■ **TASK PROMPT**: Reproduce word for word the stretch of rows from the line containing "What is the spacing" through the end of the rows.

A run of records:
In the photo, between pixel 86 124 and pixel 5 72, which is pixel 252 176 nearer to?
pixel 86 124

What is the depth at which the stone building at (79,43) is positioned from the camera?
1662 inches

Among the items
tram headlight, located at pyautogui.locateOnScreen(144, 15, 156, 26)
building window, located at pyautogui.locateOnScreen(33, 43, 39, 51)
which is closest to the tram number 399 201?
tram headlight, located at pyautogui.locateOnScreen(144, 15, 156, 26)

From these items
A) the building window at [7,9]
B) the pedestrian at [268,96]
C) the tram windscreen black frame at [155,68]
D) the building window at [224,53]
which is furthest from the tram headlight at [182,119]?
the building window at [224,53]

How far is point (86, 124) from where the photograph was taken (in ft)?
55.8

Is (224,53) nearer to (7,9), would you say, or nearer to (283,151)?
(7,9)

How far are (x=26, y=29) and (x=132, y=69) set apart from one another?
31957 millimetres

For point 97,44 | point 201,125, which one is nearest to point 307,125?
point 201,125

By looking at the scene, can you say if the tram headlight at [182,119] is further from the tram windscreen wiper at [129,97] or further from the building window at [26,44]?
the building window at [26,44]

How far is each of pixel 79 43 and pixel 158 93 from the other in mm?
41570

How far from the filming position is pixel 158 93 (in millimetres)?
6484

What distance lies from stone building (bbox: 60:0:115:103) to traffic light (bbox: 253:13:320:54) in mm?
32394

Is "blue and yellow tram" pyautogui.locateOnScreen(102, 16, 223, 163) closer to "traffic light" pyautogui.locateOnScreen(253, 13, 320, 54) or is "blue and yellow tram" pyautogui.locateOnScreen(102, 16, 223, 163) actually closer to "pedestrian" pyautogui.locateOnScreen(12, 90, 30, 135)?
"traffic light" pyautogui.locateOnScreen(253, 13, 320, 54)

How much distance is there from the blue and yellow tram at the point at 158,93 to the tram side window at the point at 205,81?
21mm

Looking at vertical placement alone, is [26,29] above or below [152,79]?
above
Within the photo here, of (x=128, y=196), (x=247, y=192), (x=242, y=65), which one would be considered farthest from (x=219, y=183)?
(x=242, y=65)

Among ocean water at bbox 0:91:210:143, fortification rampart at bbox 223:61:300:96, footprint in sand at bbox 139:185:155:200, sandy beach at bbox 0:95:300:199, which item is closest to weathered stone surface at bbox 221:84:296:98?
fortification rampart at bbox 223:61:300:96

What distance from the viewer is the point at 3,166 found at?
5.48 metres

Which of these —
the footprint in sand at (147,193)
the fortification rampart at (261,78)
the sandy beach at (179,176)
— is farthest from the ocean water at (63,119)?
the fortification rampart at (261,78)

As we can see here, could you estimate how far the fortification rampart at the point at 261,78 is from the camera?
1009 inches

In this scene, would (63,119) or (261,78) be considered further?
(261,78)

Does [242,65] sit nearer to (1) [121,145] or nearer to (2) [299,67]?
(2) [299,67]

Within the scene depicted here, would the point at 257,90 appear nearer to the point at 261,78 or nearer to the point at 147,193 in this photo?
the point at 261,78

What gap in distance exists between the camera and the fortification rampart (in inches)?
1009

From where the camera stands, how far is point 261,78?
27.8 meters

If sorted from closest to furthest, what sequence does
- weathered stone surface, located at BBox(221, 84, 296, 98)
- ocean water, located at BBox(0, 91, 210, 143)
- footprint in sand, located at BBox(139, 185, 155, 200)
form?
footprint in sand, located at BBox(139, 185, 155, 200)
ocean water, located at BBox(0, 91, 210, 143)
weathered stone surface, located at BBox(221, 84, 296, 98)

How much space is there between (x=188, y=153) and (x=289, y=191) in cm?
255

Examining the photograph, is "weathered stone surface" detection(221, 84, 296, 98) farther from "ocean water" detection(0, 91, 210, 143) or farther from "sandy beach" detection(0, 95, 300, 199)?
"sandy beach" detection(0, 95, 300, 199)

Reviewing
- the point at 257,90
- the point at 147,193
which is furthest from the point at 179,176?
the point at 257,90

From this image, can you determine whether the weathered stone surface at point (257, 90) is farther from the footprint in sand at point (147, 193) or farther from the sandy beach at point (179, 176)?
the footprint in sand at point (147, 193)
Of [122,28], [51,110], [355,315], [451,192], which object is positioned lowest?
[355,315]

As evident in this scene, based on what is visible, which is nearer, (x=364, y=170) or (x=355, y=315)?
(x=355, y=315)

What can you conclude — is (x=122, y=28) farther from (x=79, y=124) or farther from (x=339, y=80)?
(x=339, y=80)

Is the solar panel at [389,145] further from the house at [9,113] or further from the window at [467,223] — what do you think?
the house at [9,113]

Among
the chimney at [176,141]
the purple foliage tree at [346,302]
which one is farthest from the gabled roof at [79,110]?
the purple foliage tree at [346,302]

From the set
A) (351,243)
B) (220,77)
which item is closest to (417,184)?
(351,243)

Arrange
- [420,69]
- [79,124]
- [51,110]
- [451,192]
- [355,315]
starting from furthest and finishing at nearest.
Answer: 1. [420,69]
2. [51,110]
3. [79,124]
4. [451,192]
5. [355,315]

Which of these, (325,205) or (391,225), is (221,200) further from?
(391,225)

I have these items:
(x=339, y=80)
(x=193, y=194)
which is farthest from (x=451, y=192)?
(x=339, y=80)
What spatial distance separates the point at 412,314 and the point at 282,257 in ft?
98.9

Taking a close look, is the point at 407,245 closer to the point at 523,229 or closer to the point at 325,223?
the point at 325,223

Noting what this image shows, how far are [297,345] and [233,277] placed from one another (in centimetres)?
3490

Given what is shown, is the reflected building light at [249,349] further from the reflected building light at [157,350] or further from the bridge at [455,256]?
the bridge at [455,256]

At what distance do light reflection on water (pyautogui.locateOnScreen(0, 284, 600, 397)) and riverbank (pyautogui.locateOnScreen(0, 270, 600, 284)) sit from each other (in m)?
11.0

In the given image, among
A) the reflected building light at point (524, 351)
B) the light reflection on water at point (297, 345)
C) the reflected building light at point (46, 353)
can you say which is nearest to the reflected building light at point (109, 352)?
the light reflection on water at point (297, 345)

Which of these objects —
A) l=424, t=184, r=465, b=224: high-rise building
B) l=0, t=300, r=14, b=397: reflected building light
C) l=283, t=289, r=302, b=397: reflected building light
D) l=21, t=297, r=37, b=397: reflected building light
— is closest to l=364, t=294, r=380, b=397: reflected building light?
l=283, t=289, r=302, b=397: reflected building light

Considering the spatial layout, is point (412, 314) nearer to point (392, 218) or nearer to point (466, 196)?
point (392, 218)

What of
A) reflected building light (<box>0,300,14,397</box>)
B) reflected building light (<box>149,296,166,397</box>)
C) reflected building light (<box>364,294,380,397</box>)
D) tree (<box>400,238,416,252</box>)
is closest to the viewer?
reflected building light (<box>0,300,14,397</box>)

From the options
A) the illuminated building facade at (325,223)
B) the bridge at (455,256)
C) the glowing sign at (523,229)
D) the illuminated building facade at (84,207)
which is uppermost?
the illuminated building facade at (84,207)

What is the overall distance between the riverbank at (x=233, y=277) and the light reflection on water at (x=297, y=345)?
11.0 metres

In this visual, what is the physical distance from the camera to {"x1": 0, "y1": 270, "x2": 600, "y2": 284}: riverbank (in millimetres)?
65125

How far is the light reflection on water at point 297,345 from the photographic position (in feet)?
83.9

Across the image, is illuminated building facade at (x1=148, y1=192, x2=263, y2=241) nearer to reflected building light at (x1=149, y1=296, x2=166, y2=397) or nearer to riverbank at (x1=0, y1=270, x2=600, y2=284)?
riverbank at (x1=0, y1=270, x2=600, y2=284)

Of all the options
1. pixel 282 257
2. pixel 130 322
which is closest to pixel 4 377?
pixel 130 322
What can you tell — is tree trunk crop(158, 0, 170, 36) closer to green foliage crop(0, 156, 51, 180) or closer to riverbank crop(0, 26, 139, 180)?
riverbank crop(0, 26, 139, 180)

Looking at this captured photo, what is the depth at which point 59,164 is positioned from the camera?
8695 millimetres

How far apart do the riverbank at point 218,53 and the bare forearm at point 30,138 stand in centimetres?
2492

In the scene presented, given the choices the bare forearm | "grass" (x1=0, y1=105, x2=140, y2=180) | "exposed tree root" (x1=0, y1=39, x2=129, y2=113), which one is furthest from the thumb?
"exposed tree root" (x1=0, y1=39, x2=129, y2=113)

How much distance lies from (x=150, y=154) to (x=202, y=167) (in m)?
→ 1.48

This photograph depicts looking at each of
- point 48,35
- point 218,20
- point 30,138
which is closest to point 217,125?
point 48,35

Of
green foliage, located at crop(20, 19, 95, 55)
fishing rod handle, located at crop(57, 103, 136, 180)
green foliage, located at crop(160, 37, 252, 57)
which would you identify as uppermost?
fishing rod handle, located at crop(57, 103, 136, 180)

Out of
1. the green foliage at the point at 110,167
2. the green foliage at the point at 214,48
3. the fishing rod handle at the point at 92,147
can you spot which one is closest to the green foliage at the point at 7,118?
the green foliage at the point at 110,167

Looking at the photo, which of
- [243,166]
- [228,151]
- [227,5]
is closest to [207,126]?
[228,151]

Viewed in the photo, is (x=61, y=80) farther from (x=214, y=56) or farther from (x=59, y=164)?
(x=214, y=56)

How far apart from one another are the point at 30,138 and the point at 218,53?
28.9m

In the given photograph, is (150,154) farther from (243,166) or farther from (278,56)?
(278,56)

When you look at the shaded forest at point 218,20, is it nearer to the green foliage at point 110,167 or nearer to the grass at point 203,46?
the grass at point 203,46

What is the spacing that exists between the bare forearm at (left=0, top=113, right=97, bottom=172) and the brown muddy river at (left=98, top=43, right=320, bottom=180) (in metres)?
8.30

■ **ANSWER**:
What is the spacing that exists between the bare forearm at (left=0, top=113, right=97, bottom=172) and the brown muddy river at (left=98, top=43, right=320, bottom=180) (in metres)?
8.30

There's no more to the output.